■ **Reading text**
——
Clark Colman refines his dry-fly techniques to enjoy good early season surface sport on a taxing but a productive river, whose wild brownies can often be found ‘looking up’ right from opening day…
As a devotee of modern, light-line, European-style nymphing approaches, it’s not always easy for me to lay these aside in favour of other methods when the new wild trout season dawns on our rivers and streams. With over 80% of a trout’s food being taken sub-surface, and with insect hatches or falls yet to gain real momentum and volume, my first trouting sessions of the New Year usually involve the same techniques that serve me well for grayling during the autumn and winter.
Wild brownies respond just as well as ‘the lady of the stream’ to the delicate presentation and sensitive take detection afforded by my favourite 10ft 2-wt and 3-wt rods, fixed-line leader-only setups, and tungsten-beaded bugs presented on the finest tippets that conditions and fly weight allow. With bumper catches possible right from opening day, it’s all too easy for me to become fixated by such approaches. However, there are times when greater flexibility is called for in making the most of changing situations or a venue with certain fish-feeding peculiarities of its own.
Speculate To Accumulate
One such place is a largely unknown and very challenging river lying a short distance from my former home in the northeast Midlands. Seldom more than thigh deep, the narrow, gin-clear and largely sedate stretch on which I tend to concentrate appears made for the single-fly French nymphing technique, especially at the start of the season.
——
■ **What to work on**
Could you resume the article on early-season dry-fly fishing for wild brown trout, carrying on from its final sentence above?

■ **Data section**
——
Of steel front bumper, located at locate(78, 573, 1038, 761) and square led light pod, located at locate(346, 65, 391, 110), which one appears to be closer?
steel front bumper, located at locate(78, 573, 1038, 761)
——
■ **Response to this task**
Given the mild winter we have had this year, don't be surprised to see early hatches of winged flies...
Given the right conditions, dry-fly fishing is equally productive at this time. The shallow water here can warm up a good deal earlier than on other, deeper rivers nearby, which stimulates a good deal of early aquatic plant growth and invertebrate activity. As a result, the river often enjoys decent hatches of that familiar early season upwing, the large dark olive, not to mention ‘hardy perennials’ like black gnats and midge. So if ever I’m in the mood for some good surface sport right from the off, this is one of the places to which I head.
... especially in the shallower runs and glides
Tackle For Twitchy Trout
One particular dry-fly session on this difficult but rewarding venue stands out in my memory. It started on a crisp April mid-morning around three years ago, under bright blue skies, minimal cloud cover and piercing sunlight, which, together with the river’s crystal-clear water and intermittent rises, foretold of wary fish and the great care that would be demanded in terms of equipment, fly patterns, watercraft and presentation.
With little opportunity to get close to trout, my 9ft #3 tip-flex rod would allow me to cover them at distances beyond the reach of a French or presentation leader, while still aiding delicate presentation. The latter would also be helped by a more gently tapering weight-forward line for tight loop formation, turnover of long, light-tippet leaders and minimal landing impact. The one I opted for sported a willowy-olive colour – a perfect compromise between visibility and minimisation of line flash.
I’m usually well outside my comfort zone with anything less than 12 feet of tapered leader when dry-fly fishing. Given the conditions, today would have been no exception, and I was thankful for the largely clear surroundings and lack of downstream breeze that rendered a necessarily longer leader both possible and comfortable. The one I used was formed by barrel knotting a 5ft tippet of 0.10mm copolymer to the 0.12mm point of a 9ft tapered leader.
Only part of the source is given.